New Camera Classes in libgdx

I rewrote the classes OrthographicCamera and PerspectiveCamera this week for profit and success. The reason was that the old classes were c&p jobs from old projects off mine and were pretty nasty. I replaced the crap with new, shiny and easy to use classes and fixed a few bugs along the way.

So what is a camera? Here’s how a camera might look like in a scene:

A camera is defined by a position in 3D space, a direction given as a unit length vector and its “up” vector, again given as a unit length vector. Imagine an arrow coming out of the top of your head pointing towards the sky. That’s the “up” vector. Now tilt your head to the left or right. Can you imagine how it changes direction? Together with the direction vector the “up” vector allows us to tell OpenGL how our camera is orientated. The position vector tells it where in our 3D world the camera is located.

Position and orientation are only one part of the puzzle. The second crucial attribute of a camera is its view frustum. In the image above you can see a pyramid with its top cut off (where the eye is). That’s a view frustum. Anything inside this frustum will be visible on screen. The frustum is delimited by 6 so called clipping planes: near, far, left, right, top and bottom. In the image above those are just the sides of the pyramid. The near clipping plane has a special role: You can think of it as the surface were the picture the camera takes is generated. This process, transforming a 3D point to a 2D plane, is called projection. In general you’ll only work with two types of projection: orthographic and perspective projection.

Orthographic projection is mostly used for 2D graphics. It does not matter how far away an object is from the camera, it will always have the same size on the screen. Perspective projection is what we are used to in the real world: the farther an object is away from our eyes the smaller it gets.

The funny thing about those projection types is that in terms of our camera attribute all they do is changing the shape of the view frustum. In case of a perspective projection the view frustum looks like the pyramid above. In case of an orthographic projection the view frustum is a box. The actual projection process is pretty simple: from each point of an object we draw a line to the camera and calculate where it hits the near clipping plane of the frustum (that’s of course not entirely correct and very simplified. for our purposes it will do). Here’s how that looks for both types of projection:

Can you see why objects get smaller after projection in case of a perspective projection? Or why they stay the same size if you use an orthographic projection? The only difference is how the shape of the frustum! In OpenGL you always work in 3D, no matter whether you use SpriteBatch or draw a text. The secret is that you just pretend the z-axis doesn’t exist, while using an orthographic camera. Here’s a 2D sprite in 3D space:

So forget about there being a difference between 2D and 3D. There is no difference. Here’s the view frustum you’d use if you draw via SpriteBatch without setting any matrices:

It’s just a freaking box! All we do is let our sprites move in the x/y plane, ignoring the z-axis, keeping up the illusion that we are actually working in 2D space.

• _Available data_
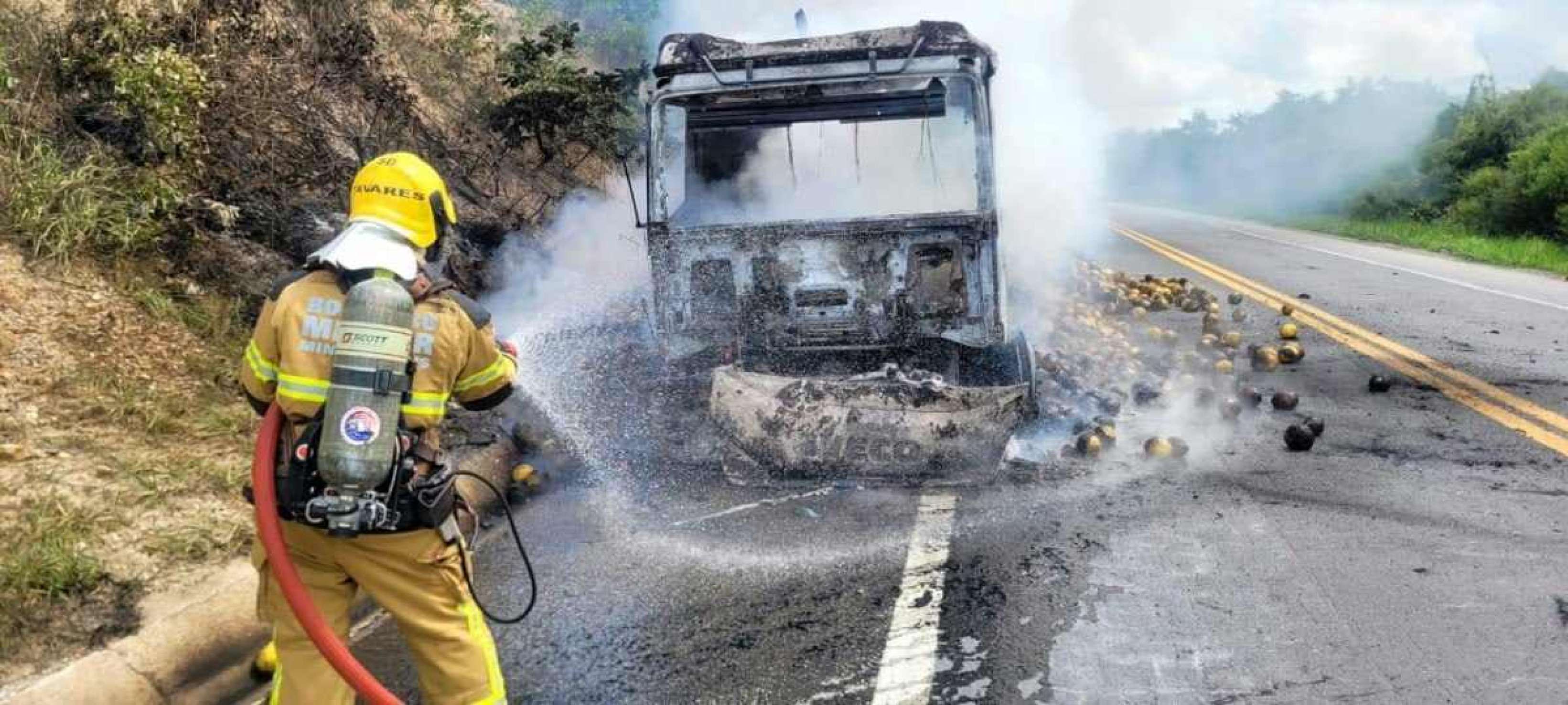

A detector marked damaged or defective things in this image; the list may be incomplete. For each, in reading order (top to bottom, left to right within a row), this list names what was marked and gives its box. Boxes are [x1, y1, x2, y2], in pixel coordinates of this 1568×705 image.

---

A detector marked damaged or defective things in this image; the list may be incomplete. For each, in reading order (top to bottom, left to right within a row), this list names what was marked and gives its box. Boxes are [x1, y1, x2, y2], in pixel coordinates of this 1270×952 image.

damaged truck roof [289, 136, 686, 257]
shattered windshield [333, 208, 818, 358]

• _Assigned task_
Name every clipping plane that the libgdx camera article says delimits the view frustum.

• _Finished task_
Near, far, left, right, top and bottom.